Content is one of life's necessities "like food and fresh air" and "we in PR play a critical role in setting the content standard," Burson-Marsteller founder Harold Burson told the firm’s 60th anniversary celebration last night.
The event, attended by nearly 200 including many top B-M executives from throughout the world, was held at the Christian Scientists’ church at Park and 63rd St., which is available for private functions during the week.
Burson recalled the founding of the firm in 1953 in an office on 42nd St. with adman Bill Marsteller and two other employees, one of them being Elias Buchwald, who was present at the celebration.
"Buck was one of long line of Burson persons who made the firm what it is today," said Burson. "I was the good cop and Buck was the enforcer."
B-M from the start was "dedicated to the relentless pursuit of excellence and commitment to clients," said Burson. Another goal was growth since he and Marsteller saw that as the hallmark of a successful business.
"Looking to the future, I am bullish on public relations," he said. "Increasingly, it is the driver of our economy and the driver of our personal lives. What the digital world refers to as 'content' now ranks with food and fresh air as one of life’s necessities.

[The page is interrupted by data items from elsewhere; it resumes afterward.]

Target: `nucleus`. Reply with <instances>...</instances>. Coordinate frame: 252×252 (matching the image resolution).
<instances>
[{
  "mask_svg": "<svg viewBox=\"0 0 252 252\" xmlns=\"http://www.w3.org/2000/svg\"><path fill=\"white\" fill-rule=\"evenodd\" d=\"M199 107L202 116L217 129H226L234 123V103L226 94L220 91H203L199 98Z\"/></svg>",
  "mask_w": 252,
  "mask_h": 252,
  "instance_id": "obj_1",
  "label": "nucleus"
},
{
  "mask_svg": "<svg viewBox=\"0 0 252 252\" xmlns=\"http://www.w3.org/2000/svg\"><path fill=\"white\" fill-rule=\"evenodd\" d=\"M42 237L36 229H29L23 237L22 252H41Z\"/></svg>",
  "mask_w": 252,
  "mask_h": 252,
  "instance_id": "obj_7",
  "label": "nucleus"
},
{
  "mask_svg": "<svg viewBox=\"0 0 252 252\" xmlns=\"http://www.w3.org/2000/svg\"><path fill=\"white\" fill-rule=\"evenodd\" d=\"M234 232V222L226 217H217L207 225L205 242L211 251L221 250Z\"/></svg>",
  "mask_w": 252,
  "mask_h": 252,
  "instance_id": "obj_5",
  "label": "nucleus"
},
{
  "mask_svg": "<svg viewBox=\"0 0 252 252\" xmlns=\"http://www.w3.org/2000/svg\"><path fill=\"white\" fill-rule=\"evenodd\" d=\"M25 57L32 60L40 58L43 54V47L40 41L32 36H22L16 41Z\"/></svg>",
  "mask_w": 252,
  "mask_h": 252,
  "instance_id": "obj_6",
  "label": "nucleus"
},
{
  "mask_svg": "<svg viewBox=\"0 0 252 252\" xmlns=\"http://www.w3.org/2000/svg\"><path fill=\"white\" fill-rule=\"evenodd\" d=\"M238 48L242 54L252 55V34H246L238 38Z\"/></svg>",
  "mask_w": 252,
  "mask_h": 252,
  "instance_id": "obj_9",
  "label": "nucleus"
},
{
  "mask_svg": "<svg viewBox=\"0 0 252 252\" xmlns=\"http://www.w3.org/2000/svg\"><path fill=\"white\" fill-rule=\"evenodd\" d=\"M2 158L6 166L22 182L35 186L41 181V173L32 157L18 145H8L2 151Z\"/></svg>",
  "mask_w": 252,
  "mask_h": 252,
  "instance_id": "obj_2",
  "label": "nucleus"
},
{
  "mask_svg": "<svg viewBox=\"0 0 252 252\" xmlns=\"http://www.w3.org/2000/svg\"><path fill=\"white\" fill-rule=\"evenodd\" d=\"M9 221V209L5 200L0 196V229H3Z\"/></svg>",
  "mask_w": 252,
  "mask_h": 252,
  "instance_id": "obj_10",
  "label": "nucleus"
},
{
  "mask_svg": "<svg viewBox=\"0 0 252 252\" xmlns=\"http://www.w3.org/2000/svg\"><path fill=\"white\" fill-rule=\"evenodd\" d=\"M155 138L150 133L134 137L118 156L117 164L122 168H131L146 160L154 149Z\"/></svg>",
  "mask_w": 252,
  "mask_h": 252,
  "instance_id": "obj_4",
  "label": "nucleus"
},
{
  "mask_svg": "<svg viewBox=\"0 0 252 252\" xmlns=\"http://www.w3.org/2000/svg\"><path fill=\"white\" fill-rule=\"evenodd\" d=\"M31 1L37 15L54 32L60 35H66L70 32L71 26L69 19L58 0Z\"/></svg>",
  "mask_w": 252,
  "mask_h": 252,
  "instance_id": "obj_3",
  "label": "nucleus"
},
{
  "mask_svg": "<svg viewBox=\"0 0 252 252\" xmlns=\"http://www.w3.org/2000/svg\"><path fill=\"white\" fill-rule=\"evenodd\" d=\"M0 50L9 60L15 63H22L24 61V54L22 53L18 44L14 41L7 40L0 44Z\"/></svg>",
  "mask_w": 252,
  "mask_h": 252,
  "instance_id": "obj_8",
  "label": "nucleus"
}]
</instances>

We in public relations play a critical role in setting the 'content' standard and monitoring and directing it toward the positive in the service of human kind."
Baer: B-M Continues Burson's Values
Don Baer, worldwide chairman and CEO, said B-M not only carries the name of Burson "but embodies his very legacy."
"Harold is my role model, mentor and friend," said Baer, noting that the firm retains his commitment to providing the highest quality services.
Baer at the start of his remarks thanked "our friends in the media" who were at the event, saying that "working with you is part of the joy of what we do" and that B-M "appreciates" the support of the media.
Christopher Komisarjevsky, retired CEO of B-M, was also recognized by Baer for his contributions to the firm.
Added Burson: "I suspect the next event of this kind will be our seventy-fifth anniversary. It will interest you to know that I have put in my request for an invitation."
Full copy of Burson's speech is below.
Sixtieth Anniversary Remarks
April 22, 2013
New York, New York
Colleagues and Friends:
It goes without saying that I am happy to be here tonight. At my age, I am happy to be anywhere – so long as I know where I am. And especially when I am amidst colleagues and friends.
I am less surprised that Burson-Marsteller is celebrating its sixtieth anniversary than I am at my presence. From the beginning in 1953, our vision was to establish a business that would perpetuate itself. Our objective was to create a meritocracy composed of the best of the best public relations practitioners committed to rendering high quality service to its clients.
From the outset we were committed to growth. Bill Marsteller and I felt that growth was the essence of a successful business enterprise. Only with growth can exceptional individuals experience new challenges and new opportunities – and receive the increasing rewards, psychically and materially of outstanding performance.
I have always credited the success of Burson-Marsteller to its people. Like our nation as a whole, we had our equivalent of a “greatest generation” the hundred and fifty – plus or minus – who joined us in the sixties, seventies and eighties and remained for twenty to forty years. They are our equivalent of pioneers – both functionally and geographically. The equivalent of our founding fathers. Some of you are here in this room and I offer you a special salute and heartfelt thanks.
The most remarkable aspect of Burson-Marsteller to me is its culture – as strong today as ever. Burson persons are recognized as special people around the world. Our commitment to excellence requires exertion – and most of the people we hire thrive upon it. We are client-centric – especially on weekends and holidays when a lot of the “stuff” happens.
Looking to the future, I am bullish on public relations. Increasingly, it is the driver of our economy and the driver of our personal lives. What the digital world refers to as “content” now ranks with food and fresh air as one of life’s necessities. We in public relations play a critical role in setting the “content” standard and monitoring and directing it toward the positive in the service of human kind.
I suspect the next event of this kind will be our seventy-fifth anniversary. It will interest you to know that I have put in my request for an invitation.
Thank you one and all for being here – for sharing with me and my associates the Burson-Marsteller experience.